§ **Image and question entries**
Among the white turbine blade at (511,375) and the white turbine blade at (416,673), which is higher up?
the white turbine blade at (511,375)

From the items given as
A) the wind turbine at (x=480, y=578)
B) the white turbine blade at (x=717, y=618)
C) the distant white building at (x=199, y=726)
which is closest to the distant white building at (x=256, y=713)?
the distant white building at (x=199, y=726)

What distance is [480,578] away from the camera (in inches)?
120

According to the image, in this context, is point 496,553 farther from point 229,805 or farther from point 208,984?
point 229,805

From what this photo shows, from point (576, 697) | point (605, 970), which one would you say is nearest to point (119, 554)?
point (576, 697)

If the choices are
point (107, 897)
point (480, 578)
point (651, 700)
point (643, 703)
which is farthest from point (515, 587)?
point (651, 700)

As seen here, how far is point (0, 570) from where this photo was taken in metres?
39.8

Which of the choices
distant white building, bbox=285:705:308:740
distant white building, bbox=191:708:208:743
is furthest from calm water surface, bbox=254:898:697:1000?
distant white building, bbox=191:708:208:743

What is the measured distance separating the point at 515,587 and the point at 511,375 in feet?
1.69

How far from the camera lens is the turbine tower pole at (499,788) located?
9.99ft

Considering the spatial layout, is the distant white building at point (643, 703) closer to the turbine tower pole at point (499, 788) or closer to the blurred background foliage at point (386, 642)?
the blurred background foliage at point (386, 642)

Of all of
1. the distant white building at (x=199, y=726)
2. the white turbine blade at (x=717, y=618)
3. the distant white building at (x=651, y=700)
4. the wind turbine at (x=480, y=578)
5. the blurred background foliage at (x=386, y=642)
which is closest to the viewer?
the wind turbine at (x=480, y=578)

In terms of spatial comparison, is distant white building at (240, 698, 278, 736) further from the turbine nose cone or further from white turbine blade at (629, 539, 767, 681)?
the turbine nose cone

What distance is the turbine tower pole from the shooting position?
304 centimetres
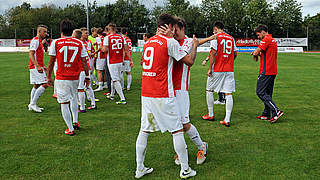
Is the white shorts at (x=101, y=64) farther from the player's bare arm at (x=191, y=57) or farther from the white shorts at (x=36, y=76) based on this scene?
the player's bare arm at (x=191, y=57)

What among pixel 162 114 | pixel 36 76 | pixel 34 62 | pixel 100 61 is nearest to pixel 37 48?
pixel 34 62

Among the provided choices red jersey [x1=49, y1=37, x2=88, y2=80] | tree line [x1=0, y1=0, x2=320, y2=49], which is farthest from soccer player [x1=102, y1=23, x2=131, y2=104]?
tree line [x1=0, y1=0, x2=320, y2=49]

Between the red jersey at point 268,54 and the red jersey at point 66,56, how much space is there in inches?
162

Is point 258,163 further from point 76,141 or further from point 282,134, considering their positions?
point 76,141

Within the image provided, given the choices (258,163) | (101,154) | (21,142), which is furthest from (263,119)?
(21,142)

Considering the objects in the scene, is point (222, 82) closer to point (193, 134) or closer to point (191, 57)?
point (193, 134)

§ **TO DO**
Can you copy out, word for word, the entries starting with the line that contains "Among the provided" and going on through the end of the entries?

§ **EXERCISE RESULT**
Among the provided choices red jersey [x1=49, y1=37, x2=88, y2=80] | tree line [x1=0, y1=0, x2=320, y2=49], which is farthest from soccer player [x1=102, y1=23, x2=131, y2=104]?
tree line [x1=0, y1=0, x2=320, y2=49]

Between the red jersey at point 268,54 and the red jersey at point 66,56, how much space is there in inches?
162

Is point 258,163 further from point 76,141 or further from point 282,134, considering their positions?
point 76,141

Within the image provided, given the choices (258,163) | (101,154) | (21,142), which is furthest from (263,119)?
(21,142)

Considering the objects in the scene, is point (222, 82) closer to point (193, 134) or closer to point (191, 57)?
point (193, 134)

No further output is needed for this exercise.